Funnily enough, when I got brave enough to actually say it outloud to friends, they weren't surprised. Guess I wasn't as sneaky as I thought. They figured it out long before I did.

No, you can't snap out of it, or suck it up but sometimes you can Blog It Out! When in doubt, leave it in draft.

Laggin said...

My personal experience with The Void was situational...not chronic...but it's awful. Like your own personal black cloud.

And it saddens me to no end to see it erupting in Eldest.

As Rowan says, blog it out. That's what's great about these virtual friendships, we are here, with little judgment and much support.

Here's to blue skies.

oneheavenlyheart said...

What's so funny when we get in our head is that we suddenly think we know what everyone else is thinking.

I think, I can't let them see me cry, they'll think I'm weak. I can't let them see me be unsure, they'll think I'm stupid. I can't let them know I"m in a funk, they'll think... or know... or figure out... or whatever.

Funny part is - whether you brave the ridicule and admit it or someone roots it out of you, what normally happens is they relate... THEY UNDERSTAND!

Anyone who is even moderately aware of themselves and their life will most likely admit that WE ALL have demons we struggle with, character flaws, genetic predispositions, or just a plain messed up life story.

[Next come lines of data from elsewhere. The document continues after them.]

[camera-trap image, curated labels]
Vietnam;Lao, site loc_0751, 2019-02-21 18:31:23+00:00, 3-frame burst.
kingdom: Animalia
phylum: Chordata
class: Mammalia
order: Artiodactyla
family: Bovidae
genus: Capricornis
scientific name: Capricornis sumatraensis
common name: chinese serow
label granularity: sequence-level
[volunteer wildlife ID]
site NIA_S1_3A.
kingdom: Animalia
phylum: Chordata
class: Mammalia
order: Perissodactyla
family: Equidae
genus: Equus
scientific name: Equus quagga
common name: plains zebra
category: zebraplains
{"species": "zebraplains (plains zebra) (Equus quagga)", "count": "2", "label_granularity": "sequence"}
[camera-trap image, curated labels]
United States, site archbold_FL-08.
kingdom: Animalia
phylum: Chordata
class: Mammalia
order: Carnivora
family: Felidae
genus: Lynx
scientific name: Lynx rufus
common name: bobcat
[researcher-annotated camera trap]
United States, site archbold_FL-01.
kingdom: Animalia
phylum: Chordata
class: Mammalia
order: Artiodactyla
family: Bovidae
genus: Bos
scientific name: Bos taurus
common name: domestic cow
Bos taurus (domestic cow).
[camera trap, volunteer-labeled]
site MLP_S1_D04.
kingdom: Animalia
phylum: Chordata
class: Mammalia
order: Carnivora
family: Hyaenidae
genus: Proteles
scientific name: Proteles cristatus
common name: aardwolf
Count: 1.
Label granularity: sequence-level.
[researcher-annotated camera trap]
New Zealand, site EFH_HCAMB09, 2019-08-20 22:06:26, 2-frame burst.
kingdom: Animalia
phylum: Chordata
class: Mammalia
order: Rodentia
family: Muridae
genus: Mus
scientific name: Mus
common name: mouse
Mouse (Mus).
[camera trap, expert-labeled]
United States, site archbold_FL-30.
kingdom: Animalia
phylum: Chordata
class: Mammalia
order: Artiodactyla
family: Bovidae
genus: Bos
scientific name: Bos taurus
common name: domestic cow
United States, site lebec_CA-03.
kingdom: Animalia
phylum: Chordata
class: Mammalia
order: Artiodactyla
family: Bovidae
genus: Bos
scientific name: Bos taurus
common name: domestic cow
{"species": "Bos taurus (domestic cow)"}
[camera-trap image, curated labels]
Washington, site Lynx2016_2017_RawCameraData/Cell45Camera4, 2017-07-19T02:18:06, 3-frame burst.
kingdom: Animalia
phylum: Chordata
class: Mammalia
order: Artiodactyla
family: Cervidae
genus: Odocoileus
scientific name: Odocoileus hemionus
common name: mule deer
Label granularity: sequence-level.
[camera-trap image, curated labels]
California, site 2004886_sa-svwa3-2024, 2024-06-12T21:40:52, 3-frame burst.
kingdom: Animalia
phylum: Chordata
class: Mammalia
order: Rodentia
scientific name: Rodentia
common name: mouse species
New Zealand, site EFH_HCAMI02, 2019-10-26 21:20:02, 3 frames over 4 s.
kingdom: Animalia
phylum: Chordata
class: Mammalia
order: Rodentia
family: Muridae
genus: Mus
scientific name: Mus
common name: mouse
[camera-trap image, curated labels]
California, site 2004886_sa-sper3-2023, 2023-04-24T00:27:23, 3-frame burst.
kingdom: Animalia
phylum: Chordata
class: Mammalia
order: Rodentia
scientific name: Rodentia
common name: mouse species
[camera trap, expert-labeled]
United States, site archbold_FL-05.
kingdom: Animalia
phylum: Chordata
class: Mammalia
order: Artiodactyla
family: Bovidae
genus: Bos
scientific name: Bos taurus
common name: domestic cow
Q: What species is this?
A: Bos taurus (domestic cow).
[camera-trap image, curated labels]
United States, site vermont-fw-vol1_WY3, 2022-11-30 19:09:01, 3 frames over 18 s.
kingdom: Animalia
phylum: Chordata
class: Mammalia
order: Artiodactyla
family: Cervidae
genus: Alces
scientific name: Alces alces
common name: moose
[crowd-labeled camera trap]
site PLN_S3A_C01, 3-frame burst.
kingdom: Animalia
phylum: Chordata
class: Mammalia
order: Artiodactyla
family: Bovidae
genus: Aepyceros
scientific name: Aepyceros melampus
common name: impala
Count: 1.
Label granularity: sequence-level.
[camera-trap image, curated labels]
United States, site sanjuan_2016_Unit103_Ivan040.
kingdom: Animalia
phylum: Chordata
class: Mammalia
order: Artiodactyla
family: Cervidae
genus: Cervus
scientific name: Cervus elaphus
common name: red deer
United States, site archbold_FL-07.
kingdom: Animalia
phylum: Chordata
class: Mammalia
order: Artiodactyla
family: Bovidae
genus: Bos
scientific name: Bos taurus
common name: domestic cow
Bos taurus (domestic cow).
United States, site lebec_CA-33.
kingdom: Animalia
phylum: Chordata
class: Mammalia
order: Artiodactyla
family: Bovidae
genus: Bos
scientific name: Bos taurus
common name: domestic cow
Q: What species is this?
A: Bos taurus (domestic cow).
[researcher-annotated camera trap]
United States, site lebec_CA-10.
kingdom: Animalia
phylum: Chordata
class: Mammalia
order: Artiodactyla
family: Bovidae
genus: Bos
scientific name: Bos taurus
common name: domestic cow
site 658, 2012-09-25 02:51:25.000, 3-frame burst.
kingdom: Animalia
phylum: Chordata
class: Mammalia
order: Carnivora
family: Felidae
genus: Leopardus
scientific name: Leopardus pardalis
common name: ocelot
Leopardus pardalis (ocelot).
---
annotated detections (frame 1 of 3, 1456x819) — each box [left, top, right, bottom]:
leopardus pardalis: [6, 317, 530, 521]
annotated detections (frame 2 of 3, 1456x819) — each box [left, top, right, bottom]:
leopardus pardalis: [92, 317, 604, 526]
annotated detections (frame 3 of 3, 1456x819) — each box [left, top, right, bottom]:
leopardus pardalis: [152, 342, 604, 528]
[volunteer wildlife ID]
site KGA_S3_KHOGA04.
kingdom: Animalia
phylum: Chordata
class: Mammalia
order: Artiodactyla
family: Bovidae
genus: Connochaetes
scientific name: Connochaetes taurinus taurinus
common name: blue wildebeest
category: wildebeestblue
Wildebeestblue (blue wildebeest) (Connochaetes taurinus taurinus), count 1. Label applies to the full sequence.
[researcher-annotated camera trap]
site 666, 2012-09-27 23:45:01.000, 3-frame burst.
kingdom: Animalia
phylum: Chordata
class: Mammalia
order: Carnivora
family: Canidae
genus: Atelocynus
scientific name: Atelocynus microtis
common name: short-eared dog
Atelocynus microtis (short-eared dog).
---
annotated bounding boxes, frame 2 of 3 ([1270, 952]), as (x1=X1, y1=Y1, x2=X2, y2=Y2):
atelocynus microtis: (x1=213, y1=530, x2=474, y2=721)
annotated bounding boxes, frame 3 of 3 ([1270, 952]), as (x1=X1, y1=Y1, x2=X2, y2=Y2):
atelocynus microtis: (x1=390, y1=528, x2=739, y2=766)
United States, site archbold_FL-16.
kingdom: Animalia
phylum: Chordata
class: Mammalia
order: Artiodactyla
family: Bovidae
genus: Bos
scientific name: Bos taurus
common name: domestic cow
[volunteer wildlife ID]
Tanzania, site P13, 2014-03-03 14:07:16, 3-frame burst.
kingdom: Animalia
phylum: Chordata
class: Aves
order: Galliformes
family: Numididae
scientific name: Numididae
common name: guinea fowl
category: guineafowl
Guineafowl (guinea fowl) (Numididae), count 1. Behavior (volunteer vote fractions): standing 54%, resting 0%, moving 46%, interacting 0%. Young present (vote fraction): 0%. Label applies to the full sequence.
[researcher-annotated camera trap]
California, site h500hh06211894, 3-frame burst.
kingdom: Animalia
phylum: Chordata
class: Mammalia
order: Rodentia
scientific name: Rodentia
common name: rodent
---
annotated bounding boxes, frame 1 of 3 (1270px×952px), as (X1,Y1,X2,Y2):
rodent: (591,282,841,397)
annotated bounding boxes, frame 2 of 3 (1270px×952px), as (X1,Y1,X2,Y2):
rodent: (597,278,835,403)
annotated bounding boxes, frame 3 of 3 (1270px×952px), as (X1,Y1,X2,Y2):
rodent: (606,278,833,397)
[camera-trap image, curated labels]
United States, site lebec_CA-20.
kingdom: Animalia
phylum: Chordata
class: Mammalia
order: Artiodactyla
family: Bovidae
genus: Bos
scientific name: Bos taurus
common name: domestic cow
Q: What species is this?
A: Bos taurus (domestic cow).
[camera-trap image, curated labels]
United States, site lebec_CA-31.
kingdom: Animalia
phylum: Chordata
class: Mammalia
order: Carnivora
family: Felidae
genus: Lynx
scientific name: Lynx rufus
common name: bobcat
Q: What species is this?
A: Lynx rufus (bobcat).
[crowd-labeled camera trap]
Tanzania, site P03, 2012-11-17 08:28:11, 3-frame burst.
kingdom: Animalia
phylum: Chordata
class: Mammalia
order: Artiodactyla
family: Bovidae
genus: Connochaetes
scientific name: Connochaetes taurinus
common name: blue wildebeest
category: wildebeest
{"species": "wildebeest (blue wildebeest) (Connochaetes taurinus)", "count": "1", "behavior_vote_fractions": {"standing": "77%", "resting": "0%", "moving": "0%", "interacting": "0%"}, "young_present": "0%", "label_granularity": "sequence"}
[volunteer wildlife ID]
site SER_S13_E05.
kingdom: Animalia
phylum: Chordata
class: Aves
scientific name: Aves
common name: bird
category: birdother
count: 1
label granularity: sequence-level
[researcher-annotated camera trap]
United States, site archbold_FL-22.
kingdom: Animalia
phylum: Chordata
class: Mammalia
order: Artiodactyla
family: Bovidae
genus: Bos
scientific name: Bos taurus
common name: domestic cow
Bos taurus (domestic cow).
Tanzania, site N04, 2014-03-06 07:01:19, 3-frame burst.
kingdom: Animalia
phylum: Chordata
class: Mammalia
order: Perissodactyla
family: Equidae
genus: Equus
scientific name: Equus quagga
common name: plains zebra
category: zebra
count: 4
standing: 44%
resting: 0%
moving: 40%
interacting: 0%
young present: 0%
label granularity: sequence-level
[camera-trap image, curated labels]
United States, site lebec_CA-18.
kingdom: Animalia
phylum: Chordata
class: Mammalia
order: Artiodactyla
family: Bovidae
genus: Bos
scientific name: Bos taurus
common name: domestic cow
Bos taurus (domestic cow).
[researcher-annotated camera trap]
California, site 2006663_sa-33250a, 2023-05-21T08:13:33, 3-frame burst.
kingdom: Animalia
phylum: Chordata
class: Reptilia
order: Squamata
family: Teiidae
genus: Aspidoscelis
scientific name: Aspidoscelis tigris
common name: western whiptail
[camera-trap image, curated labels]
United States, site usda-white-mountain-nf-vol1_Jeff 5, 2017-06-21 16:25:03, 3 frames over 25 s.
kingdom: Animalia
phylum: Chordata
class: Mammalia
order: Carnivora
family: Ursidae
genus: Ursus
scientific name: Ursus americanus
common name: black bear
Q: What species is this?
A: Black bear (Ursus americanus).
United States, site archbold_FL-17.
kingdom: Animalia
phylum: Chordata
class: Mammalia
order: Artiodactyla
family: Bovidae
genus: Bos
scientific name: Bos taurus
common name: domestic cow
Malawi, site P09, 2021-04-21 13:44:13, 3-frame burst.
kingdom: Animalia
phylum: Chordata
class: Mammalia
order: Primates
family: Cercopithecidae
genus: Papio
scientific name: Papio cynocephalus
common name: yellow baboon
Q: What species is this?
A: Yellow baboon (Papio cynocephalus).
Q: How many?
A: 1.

I find the virtual world to be exceptionally cathartic - just a straight outpouring of my soul to the universe. Then I feel like it's off my shoulders and I can move on.

Thanks for sharing :)

Ms Picket To You said...

sometimes i think just saying it OUT LOUD helps. the whole thing is such a pit of isolation that having the balls and the energy to write it -- probably the best thing you could do. good for all the rest of us too who might need to know we're not alone.

Jamie said...

I, too, have the funk (that sounds sort of nasty, huh?)
Anyway, I have those times when it takes every bit of everything I have to just be. I can still find joy in things and I know how lucky I am for what I have BUT it's like living in a fog and I often wonder how wonderful life would be if the fog was lifted.

Carolyn...Online said...

My funk involves crawling into my head and living there quietly while lying in bed and reading. I'm very unpleasant to be around when I'm living in my head. I think the best thing you can do is just know that you do it - it makes it easier to make yourself get up, shower, put the book down, fake the happy until the happy comes back.

rowan said...

Time for you to show yourself again. Surely something happened this week for you to report...

Laggin said...

Dude. You are worrying me.

anymommy said...

That sucks. Sometimes being a little vulnerable can really help. Hope it helped you. I'm sorry you're having a rough time and that it cycles for you. I'm so glad your family is there to break through the haze for you.

PS I know a little something about pepsi addiction. Yuck.